Three insurance groups said they are asking Washington's governor to veto a measure that would make it easier to convict insurers of bad faith and impose triple damages.

The Insurance Fair Conduct Act, which is opposed by the Property Casualty Insurers Association of America (PCI), American Insurance Association and the National Association of Mutual Insurance Companies was given final approval in the State Senate Saturday by a 31-18 vote.

Democratic Gov. Chris Gregoire now has the bill, which members of her party gave strong support. It also had the backing of a trial lawyer-backed group–the Washington Network for Civil Justice Accountability.

PCI Chief Executive Officer June Holmes wrote the governor that passage of the bill (ESSB 5726) “sends a chilling message to insurance companies domiciled or doing business in the state of Washington.”

She warned the governor that the measure “will prove costly for your state's court system and costly for Washington families and businesses. And yet, to our knowledge, there has been no evidence provided during the hearings or debate on this bill that show a clear and convincing need for this legislation in Washington.”

Ms. Holmes letter said it was not clear why the measure was needed. She said that consumers who have insurance complaints or grievances already have the ability to:

o File a complaint with the state insurance commissioner, which could lead to sanctions ranging from fines to cancelling an insurer's ability to do business in Washington.
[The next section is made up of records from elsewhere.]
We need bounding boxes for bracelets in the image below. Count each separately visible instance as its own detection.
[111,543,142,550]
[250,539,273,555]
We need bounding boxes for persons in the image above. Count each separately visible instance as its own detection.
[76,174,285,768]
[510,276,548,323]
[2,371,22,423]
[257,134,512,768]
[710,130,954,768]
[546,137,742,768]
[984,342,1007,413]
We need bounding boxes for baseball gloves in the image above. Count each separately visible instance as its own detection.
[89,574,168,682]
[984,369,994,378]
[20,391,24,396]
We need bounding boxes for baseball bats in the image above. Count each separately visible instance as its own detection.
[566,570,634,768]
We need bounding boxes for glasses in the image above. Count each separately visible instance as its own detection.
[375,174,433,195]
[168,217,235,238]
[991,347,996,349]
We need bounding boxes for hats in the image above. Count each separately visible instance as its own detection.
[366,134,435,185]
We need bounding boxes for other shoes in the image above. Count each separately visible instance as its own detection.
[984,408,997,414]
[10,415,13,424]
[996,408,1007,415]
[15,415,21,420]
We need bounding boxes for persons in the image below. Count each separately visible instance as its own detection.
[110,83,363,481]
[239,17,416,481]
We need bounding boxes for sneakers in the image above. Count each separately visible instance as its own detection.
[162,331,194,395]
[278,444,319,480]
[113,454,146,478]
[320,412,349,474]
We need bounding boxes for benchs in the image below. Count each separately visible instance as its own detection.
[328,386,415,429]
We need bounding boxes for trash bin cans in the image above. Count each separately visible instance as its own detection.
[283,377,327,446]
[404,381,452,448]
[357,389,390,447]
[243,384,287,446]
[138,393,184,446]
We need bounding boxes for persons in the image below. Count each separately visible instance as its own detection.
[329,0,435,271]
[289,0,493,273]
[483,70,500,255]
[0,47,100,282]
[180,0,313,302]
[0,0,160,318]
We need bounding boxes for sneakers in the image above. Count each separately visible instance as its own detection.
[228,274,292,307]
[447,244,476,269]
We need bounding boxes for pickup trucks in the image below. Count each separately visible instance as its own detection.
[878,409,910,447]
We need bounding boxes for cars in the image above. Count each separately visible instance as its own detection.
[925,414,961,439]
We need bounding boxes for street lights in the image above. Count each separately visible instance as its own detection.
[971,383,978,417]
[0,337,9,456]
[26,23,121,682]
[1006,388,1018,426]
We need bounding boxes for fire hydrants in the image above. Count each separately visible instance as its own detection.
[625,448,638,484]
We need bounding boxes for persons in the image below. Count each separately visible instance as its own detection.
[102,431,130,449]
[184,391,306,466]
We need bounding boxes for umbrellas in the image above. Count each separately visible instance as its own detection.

o Sue for breach of contract, which provides access to broader damages in Washington than in most other states–and which includes access to recovery of actual damages and attorney fees.

o Sue for bad faith, which allows for even broader damages than those available under breach of contract–and broader than most states in the nation.

o Bring a claim under Washington's Consumer Protection Act, which has been deemed to include the Insurance Trade Practices Act–which (unlike most states) provides access for citizens to a private right of action, allowing for recovery of their policy limits, actual damages and attorney fees and the award of treble damages up to $10,000.

She noted that after a windstorm last year, more than 42,500 claims were processed, and the insurance commissioner's office reported only three complaints led to the opening of a file by the department's consumer protection division.

ESSB 5726, wrote Ms. Holmes, proposes the lowest standard in the nation to trigger access to punitive damages. Any “unreasonable act,” or even a minor violation of a single unfair trade practice in the Washington Administrative Code, could trigger punitive consequences, she said.

The bill, her letter said, has the lowest standard for burden of proof, requiring only a “preponderance of evidence” to establish liability for punitive damages, not “clear and convincing evidence” as is required in 32 states.

“Damages, which may be trebled under ESSB 5726, are all actual damages, which under current Washington law include non-economic damages as well as out-of-pocket expenses. As such, awards will not only increase, but so will the costs of settling disputed claims outside of a trial,” she wrote.

“If this bill is signed into law, Washington insurance consumers and small businesses will pay for the increased insurance costs caused by frivolous litigation,” predicted Christian John Rataj, NAMIC Western Region state affairs manager.

“Signature of this bill will put Washingtongrossly out of step with howinsurance claims are handled by the rest of the country,” said Steve Suchil, AIA assistant vice president, Western Region.